═══ Entries ═══

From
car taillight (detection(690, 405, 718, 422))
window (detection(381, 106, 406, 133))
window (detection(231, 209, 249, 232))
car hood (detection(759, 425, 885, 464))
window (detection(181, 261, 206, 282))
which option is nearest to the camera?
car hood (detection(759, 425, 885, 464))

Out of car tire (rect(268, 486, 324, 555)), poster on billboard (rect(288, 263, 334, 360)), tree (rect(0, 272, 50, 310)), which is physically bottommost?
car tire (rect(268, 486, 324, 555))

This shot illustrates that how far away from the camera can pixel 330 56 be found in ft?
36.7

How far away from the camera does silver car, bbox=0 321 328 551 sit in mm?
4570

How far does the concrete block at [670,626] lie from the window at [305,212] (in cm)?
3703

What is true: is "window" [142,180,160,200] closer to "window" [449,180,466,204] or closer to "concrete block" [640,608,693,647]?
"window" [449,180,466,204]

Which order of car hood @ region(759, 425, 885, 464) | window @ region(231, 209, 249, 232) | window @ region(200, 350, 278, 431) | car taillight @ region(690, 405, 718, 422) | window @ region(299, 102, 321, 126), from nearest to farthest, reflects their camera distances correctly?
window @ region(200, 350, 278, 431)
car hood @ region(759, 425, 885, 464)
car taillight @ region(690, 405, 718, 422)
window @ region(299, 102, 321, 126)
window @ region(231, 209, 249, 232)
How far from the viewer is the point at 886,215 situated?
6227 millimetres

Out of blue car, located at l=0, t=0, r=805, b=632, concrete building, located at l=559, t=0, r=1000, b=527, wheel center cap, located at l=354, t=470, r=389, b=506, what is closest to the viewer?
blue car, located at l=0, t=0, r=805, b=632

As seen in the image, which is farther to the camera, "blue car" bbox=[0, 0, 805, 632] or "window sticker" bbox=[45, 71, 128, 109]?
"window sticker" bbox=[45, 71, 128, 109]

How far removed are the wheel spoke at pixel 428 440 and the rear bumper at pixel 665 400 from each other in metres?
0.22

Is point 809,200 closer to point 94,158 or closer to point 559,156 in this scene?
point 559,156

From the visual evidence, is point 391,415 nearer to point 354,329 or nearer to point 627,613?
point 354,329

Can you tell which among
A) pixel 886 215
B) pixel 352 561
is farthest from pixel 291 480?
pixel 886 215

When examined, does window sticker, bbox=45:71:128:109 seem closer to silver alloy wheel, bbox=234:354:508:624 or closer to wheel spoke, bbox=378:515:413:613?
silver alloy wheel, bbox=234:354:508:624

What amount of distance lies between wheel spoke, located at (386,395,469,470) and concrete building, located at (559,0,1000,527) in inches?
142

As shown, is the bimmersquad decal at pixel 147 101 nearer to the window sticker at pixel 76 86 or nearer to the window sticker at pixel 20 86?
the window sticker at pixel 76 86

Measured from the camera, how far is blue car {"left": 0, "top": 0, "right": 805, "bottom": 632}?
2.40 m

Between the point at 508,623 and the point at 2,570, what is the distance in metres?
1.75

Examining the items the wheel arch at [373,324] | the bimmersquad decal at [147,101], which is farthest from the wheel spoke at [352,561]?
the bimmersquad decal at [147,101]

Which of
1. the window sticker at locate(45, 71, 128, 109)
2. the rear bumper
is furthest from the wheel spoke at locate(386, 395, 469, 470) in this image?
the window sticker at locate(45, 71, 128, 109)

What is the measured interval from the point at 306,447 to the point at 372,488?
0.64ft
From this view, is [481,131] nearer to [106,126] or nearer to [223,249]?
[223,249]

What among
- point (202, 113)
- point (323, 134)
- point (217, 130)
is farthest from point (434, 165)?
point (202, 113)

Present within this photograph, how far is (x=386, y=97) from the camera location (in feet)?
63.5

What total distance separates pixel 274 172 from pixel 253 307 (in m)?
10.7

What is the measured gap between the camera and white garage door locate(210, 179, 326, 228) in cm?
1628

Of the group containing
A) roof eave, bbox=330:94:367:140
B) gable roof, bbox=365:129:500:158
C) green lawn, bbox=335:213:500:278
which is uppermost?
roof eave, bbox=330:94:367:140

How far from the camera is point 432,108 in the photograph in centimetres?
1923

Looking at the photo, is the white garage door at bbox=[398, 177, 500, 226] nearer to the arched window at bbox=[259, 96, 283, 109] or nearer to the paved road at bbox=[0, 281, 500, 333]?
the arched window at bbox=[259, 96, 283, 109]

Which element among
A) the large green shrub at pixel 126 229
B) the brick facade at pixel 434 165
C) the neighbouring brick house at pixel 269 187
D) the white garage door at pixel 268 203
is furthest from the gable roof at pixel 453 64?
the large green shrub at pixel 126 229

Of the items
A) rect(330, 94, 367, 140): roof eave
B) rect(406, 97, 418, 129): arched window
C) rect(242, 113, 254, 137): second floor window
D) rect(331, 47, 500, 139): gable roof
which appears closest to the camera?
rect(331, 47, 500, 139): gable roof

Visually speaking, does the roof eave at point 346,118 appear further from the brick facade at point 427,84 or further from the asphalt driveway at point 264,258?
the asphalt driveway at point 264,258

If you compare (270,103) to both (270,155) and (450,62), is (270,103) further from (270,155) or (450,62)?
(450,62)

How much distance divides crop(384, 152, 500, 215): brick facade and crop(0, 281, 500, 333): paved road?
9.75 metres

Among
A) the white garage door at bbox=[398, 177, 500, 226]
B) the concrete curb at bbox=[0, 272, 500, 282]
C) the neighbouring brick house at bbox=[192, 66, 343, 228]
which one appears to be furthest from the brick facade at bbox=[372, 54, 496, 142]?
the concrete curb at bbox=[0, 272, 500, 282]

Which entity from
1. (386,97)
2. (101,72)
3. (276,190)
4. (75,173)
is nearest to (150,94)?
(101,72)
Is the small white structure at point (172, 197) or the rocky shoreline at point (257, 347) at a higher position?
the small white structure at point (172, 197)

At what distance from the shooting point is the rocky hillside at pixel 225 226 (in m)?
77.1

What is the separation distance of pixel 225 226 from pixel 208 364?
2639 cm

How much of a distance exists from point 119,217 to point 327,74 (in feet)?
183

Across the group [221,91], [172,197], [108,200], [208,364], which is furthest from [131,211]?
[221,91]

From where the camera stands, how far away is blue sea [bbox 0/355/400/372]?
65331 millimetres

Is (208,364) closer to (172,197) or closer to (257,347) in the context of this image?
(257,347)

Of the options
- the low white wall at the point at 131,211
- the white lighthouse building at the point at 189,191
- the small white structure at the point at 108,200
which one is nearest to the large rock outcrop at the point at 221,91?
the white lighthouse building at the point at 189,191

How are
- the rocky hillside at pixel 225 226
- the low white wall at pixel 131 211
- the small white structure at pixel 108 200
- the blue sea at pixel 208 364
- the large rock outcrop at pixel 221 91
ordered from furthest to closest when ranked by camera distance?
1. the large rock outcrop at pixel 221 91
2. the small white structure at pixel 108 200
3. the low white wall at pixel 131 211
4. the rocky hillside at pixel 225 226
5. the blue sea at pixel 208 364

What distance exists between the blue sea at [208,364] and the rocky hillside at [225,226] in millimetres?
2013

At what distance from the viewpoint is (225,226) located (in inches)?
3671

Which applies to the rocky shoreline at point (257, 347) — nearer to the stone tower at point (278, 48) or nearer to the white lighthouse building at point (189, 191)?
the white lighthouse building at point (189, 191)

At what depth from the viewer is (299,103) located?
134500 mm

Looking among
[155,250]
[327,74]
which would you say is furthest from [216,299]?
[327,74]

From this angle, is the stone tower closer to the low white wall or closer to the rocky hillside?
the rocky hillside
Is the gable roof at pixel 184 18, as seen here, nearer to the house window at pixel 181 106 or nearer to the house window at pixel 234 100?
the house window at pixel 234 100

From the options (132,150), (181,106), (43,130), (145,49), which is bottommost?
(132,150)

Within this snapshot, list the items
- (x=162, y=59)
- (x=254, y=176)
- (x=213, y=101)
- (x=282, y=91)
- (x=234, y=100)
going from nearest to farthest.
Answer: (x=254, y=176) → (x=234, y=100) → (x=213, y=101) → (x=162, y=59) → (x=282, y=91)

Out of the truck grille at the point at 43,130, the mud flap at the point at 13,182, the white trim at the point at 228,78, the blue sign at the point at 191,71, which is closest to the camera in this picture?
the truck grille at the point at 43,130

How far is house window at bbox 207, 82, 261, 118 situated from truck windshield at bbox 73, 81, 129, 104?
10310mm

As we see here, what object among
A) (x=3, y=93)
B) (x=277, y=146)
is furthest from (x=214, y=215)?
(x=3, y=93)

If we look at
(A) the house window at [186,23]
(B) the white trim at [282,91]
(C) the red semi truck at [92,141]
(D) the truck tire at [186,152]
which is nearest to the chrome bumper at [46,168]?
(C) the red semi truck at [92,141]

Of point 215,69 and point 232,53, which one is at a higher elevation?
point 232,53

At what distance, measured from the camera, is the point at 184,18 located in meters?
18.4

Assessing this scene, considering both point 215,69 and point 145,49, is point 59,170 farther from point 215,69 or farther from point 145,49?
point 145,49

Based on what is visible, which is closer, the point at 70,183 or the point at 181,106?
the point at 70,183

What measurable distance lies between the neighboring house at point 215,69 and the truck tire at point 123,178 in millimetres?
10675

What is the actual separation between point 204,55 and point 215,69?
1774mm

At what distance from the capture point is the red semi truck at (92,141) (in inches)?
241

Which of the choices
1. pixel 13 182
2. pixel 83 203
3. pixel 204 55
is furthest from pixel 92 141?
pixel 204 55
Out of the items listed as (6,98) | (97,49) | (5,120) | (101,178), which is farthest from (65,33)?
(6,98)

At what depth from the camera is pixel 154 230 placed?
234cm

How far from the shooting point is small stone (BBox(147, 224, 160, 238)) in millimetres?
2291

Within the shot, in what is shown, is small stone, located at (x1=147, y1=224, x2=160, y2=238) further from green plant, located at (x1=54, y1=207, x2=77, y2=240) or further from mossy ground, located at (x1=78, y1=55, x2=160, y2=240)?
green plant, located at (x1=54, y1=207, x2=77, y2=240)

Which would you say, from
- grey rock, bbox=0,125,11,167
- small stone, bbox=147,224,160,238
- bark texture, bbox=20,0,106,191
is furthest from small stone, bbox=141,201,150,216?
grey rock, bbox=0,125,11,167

═══

* Given instruction: Recast the listing above as a numbered list, starting with its first line and going on through the line that contains "which option is nearest to the camera?". Leave out any blank lines.

* Answer to the task:
1. From
2. car taillight (detection(690, 405, 718, 422))
3. window (detection(381, 106, 406, 133))
4. window (detection(231, 209, 249, 232))
5. car hood (detection(759, 425, 885, 464))
6. window (detection(181, 261, 206, 282))
7. which option is nearest to the camera?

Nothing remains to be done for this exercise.